To report the first series of testicular sex cord-stromal tumors (TSCSTs) with detailed clinicopathologic findings and long-term follow-up in the Chinese population.
From 2008 to 2018, 15 patients with TSCST were included in our study. The tumors were analyzed for epidemiological parameters, clinical characteristics, tumor markers, therapy, and follow-up data.

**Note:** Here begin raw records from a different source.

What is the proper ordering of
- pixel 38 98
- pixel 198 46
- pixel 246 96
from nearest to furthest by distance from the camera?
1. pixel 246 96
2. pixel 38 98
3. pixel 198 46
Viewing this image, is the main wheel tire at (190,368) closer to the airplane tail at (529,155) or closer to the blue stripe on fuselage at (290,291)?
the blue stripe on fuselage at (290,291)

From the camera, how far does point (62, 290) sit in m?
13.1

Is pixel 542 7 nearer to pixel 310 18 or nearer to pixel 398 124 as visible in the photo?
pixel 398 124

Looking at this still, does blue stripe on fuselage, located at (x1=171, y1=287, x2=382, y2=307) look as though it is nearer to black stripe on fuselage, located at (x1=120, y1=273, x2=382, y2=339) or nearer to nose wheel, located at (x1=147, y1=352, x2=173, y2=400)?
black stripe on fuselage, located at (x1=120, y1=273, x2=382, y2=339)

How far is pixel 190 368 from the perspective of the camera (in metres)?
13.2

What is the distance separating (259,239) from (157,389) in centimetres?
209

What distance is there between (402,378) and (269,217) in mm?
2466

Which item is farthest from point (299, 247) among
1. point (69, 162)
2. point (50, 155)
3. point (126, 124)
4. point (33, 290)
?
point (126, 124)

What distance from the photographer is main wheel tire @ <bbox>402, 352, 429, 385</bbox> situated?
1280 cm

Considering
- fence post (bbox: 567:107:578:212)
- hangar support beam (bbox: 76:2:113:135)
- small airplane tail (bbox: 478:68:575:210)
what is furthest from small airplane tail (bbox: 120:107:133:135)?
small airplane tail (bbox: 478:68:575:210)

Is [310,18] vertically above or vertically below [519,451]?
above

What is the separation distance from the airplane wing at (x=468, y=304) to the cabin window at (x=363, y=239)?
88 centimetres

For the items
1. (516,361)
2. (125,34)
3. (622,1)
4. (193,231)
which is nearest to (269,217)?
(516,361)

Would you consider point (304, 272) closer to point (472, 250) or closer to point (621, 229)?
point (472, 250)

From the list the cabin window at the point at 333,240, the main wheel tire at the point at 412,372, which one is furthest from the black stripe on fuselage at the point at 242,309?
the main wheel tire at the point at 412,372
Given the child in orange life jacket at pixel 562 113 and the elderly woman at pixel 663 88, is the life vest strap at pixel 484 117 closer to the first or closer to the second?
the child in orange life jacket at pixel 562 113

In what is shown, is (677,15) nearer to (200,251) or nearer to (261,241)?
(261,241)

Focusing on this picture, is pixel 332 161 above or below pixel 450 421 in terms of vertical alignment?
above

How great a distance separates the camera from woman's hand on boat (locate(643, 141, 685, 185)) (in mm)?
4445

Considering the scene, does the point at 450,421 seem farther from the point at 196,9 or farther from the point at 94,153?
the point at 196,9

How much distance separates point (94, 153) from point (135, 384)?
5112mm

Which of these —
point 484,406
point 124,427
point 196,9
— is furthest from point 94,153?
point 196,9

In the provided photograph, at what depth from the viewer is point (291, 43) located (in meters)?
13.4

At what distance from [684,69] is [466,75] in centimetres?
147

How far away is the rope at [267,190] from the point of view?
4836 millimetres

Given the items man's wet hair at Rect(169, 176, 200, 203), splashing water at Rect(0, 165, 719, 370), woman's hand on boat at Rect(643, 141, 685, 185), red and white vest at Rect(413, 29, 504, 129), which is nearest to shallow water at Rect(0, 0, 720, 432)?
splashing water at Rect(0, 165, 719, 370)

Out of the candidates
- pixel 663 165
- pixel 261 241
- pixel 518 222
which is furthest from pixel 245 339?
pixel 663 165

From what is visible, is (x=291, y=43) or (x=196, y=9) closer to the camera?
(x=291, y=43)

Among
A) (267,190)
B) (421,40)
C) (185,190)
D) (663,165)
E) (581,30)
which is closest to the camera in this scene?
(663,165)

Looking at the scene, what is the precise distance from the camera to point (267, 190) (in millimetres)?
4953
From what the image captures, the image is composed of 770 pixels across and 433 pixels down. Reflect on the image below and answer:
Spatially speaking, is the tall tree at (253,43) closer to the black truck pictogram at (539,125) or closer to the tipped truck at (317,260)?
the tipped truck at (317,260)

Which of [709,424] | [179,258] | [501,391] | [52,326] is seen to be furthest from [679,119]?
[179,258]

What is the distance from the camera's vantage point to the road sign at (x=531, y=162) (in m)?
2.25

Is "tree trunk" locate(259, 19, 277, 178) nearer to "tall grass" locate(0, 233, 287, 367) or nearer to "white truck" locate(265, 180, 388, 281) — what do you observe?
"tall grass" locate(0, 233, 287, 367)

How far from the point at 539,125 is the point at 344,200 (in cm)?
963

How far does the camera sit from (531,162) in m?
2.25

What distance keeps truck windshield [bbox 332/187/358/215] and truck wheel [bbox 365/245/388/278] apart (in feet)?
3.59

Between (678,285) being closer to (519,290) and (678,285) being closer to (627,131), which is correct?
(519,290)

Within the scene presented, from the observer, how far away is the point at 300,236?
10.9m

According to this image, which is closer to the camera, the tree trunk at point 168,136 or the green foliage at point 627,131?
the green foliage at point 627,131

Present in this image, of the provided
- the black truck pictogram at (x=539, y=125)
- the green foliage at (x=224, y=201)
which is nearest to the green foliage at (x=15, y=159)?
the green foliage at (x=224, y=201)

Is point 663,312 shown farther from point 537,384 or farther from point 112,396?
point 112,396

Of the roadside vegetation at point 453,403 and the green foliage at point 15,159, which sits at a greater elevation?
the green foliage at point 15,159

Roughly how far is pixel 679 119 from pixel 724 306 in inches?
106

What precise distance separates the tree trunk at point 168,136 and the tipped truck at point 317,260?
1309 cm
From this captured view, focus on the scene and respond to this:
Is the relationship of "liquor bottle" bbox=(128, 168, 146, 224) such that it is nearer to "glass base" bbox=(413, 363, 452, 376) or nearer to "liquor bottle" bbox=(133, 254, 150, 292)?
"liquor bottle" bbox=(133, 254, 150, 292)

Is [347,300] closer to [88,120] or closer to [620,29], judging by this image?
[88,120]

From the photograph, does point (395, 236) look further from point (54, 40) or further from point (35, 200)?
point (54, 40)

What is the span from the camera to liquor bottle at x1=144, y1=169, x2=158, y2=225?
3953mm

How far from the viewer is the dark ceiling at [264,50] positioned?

The median age of the patients was 28 years (range, 13–80 years). Para-aortic lymph node metastases were detected in 2 patients after radiological evaluation. Orchiectomy was performed in all patients, and the median diameter of the tumor was 1.5 cm (range, 0.5–5.0 cm). Nine Leydig cell tumors (LCTs), 5 Sertoli cell tumors (SCTs), and 1 unclassified type were confirmed after pathologic evaluation. Thirteen patients (86.7%) were categorized as stage I, and 2 patients (13.3%) were categorized as stage II. The median clinical follow-up was 39.0 months (range, 5–97 months), which showed 10 alive patients, such as 1 patient with progression at 40 months after orchiectomy. The 3- and 5-year progression-free survivals were 100 and 90.0%, respectively.
Testicular sex cord-stromal tumor at stages I and II is a rare subtype with benign behavior and a favorable prognosis in the Chinese population. However, lymph node metastases may be the dominant risk factor for patients with TSCST.